What you will do.
Answer these questions about the article on Gore, Bush and the economy:
(a) What growth rate do many economists expect for next year, and what is the rough rate this year?
(b) What is today's annual inflation rate, and what was it last year?
(c) At which firm does economist William Rhodes work?

Given passage.
=== Begin Enclosure ===
Lee, re your mention on drug stocks, this article was in the LA Times today -

Gore, Bush: Two Different Futures for the
Economy

By JAMES FLANIGAN

Whoever wins this presidential election will be confronted by a
cooling economy and will have to deal with it as presidents have
always done, by cutting taxes and pumping money into the economy.
But long term, the differences between the candidates become
more interesting for investors and voters. For behind their political
rhetoric, Republican George W. Bush and Democrat Al Gore have
dramatically different ideas about the economy and industrial
development.
And an examination of the candidates' positions on taxes, energy,
the environment and many other matters can offer insights about the
direction of industries and investments in the next four or possibly
eight years.
Meanwhile, however, the next president is likely to be greeted by
an economic slowdown or, worse, a rise in inflation leading to higher
interest rates and a recession.
Many economists expect the economy to slow to a growth rate of
about 3% next year, from roughly 4.2% this year. That would mean
about $100 billion less in economic output, or 2 to 3 million fewer new
jobs. Whoever takes office in January will have to keep the economy
moving at a pace that avoids a sharp reversal in the value of the
dollar and a major downturn in the stock market.
Worse for the new president would be inflation rising above
today's already worrisome 3.5% annual rate, up from 2.2% last year.
If inflation picked up, the Federal Reserve would be forced to raise
interest rates, even if doing so threw the economy into a recession.
The increasingly nervous financial markets today "are watching
inflation right now," says economist William Rhodes of Williams
Capital Management, a New York investment firm.
If Gore or Bush do face a recession in their first year in office--as
Presidents Nixon, Carter and Reagan did in their time--either man
will do what is necessary, tax cuts and government spending, to get
the economy humming again.
=== End Enclosure ===
Data excerpt.
=== Begin Enclosure ===
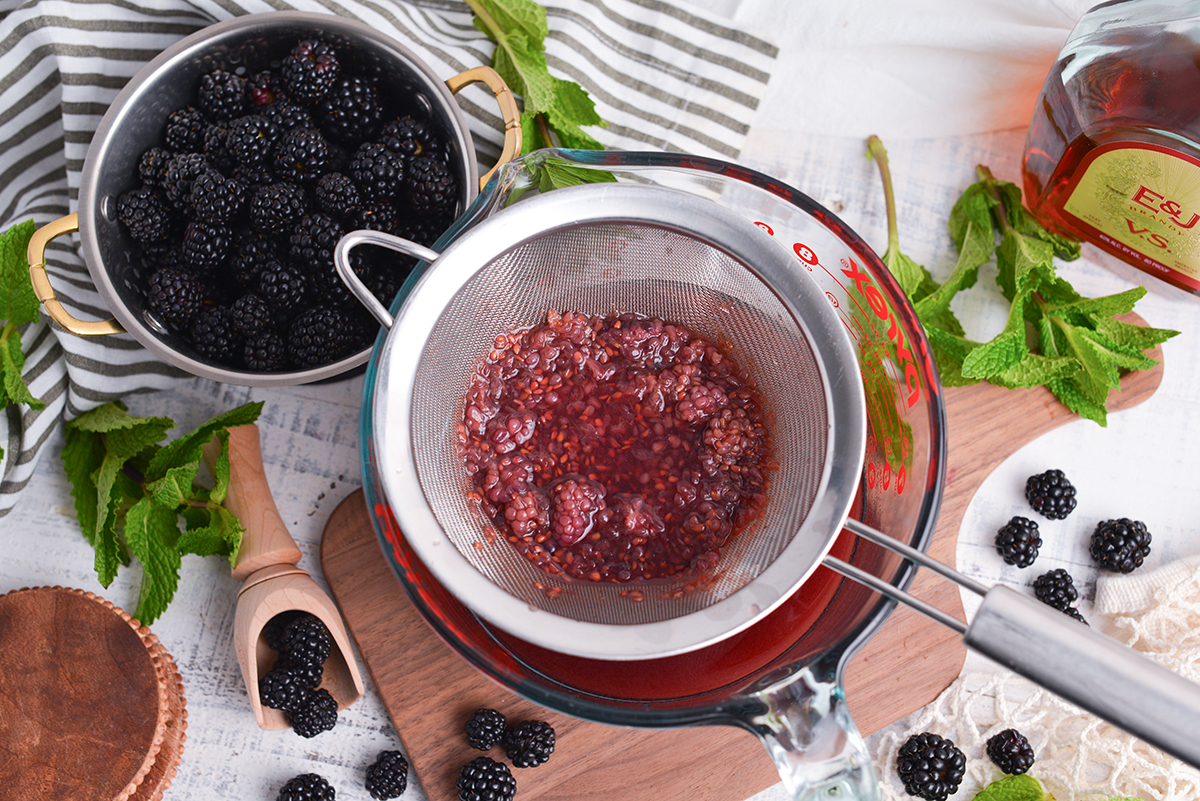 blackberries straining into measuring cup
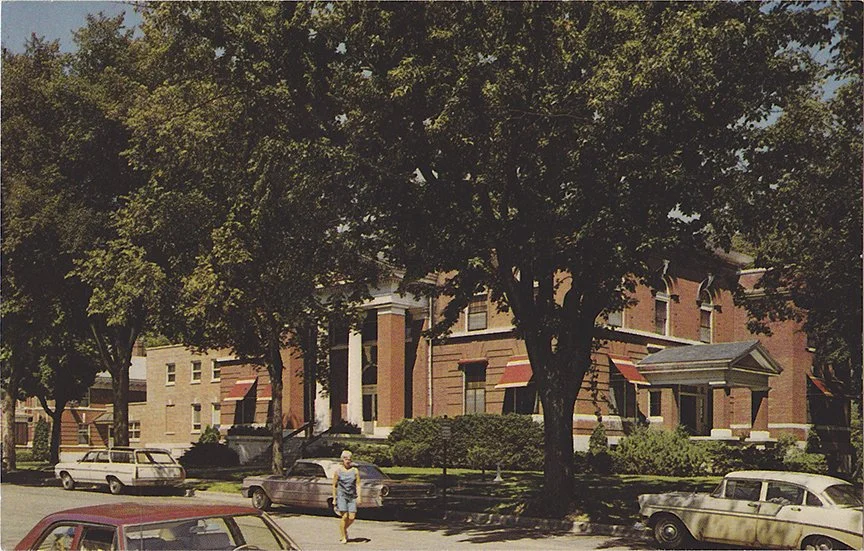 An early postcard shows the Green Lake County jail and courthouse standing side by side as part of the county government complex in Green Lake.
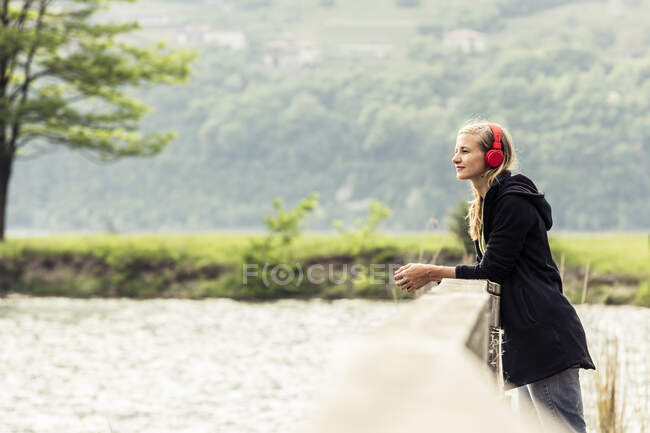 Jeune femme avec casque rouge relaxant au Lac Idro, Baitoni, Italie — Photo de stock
=== End Enclosure ===
Completed exercise.
(a) About 3% next year, from roughly 4.2% this year.
(b) 3.5% today, up from 2.2% last year.
(c) Williams Capital Management, a New York investment firm.